**Problem description:** Set out the items below as a numbered list, omitting all blank lines.

**Dataset records:**
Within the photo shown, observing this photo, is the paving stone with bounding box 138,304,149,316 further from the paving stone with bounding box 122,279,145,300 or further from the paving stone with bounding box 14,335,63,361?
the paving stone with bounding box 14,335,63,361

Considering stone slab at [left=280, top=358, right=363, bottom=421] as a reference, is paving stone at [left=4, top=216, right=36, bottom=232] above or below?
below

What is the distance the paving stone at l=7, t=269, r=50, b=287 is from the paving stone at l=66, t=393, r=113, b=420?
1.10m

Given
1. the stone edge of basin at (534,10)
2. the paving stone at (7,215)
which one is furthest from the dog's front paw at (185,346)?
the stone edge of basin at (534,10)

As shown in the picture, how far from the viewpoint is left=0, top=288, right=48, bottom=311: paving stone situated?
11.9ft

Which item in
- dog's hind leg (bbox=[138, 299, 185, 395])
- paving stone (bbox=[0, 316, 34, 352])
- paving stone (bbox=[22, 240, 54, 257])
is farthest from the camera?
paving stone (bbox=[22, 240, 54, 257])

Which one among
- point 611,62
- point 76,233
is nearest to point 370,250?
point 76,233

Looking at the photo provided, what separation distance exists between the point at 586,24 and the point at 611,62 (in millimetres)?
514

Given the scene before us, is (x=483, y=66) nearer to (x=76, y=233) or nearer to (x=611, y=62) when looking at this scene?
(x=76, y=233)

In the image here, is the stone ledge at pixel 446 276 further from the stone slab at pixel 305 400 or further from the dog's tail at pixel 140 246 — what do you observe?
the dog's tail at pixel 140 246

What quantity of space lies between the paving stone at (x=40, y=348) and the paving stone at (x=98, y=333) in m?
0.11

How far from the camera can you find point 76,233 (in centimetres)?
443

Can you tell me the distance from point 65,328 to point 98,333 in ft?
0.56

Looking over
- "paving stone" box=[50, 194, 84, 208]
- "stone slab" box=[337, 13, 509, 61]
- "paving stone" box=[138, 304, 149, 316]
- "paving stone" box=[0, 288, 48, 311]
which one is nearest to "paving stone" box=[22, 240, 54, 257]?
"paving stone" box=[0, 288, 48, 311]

**The solution:**
1. Within the photo shown, observing this photo, is the paving stone with bounding box 138,304,149,316 further from the paving stone with bounding box 122,279,145,300 or further from the paving stone with bounding box 14,335,63,361?
2. the paving stone with bounding box 14,335,63,361
3. Considering stone slab at [left=280, top=358, right=363, bottom=421] as a reference, is paving stone at [left=4, top=216, right=36, bottom=232] above or below?
4. below
5. What is the distance the paving stone at l=7, t=269, r=50, b=287 is from the paving stone at l=66, t=393, r=113, b=420?
6. 1.10m
7. Given
8. 1. the stone edge of basin at (534,10)
9. 2. the paving stone at (7,215)
10. which one is furthest from the dog's front paw at (185,346)?
11. the stone edge of basin at (534,10)
12. As shown in the picture, how far from the viewpoint is left=0, top=288, right=48, bottom=311: paving stone situated?
13. 11.9ft
14. Which item in
15. - dog's hind leg (bbox=[138, 299, 185, 395])
16. - paving stone (bbox=[0, 316, 34, 352])
17. - paving stone (bbox=[22, 240, 54, 257])
18. is farthest from the camera?
19. paving stone (bbox=[22, 240, 54, 257])
20. Which one among
21. - point 611,62
22. - point 76,233
23. is nearest to point 370,250?
24. point 76,233
25. Looking at the photo provided, what separation distance exists between the point at 586,24 and the point at 611,62 (in millimetres)?
26. 514
27. Given the scene before us, is (x=483, y=66) nearer to (x=76, y=233) or nearer to (x=611, y=62) when looking at this scene?
28. (x=76, y=233)
29. In the image here, is the stone ledge at pixel 446 276 further from the stone slab at pixel 305 400 or further from the dog's tail at pixel 140 246 — what do you observe?
30. the dog's tail at pixel 140 246
31. What quantity of space lies between the paving stone at (x=40, y=348) and the paving stone at (x=98, y=333) in m?
32. 0.11
33. How far from the camera can you find point 76,233 (in centimetres)?
34. 443
35. Can you tell me the distance from point 65,328 to point 98,333 in ft?
36. 0.56
37. Looking over
38. - "paving stone" box=[50, 194, 84, 208]
39. - "stone slab" box=[337, 13, 509, 61]
40. - "paving stone" box=[138, 304, 149, 316]
41. - "paving stone" box=[0, 288, 48, 311]
42. which one is nearest to "paving stone" box=[22, 240, 54, 257]?
43. "paving stone" box=[0, 288, 48, 311]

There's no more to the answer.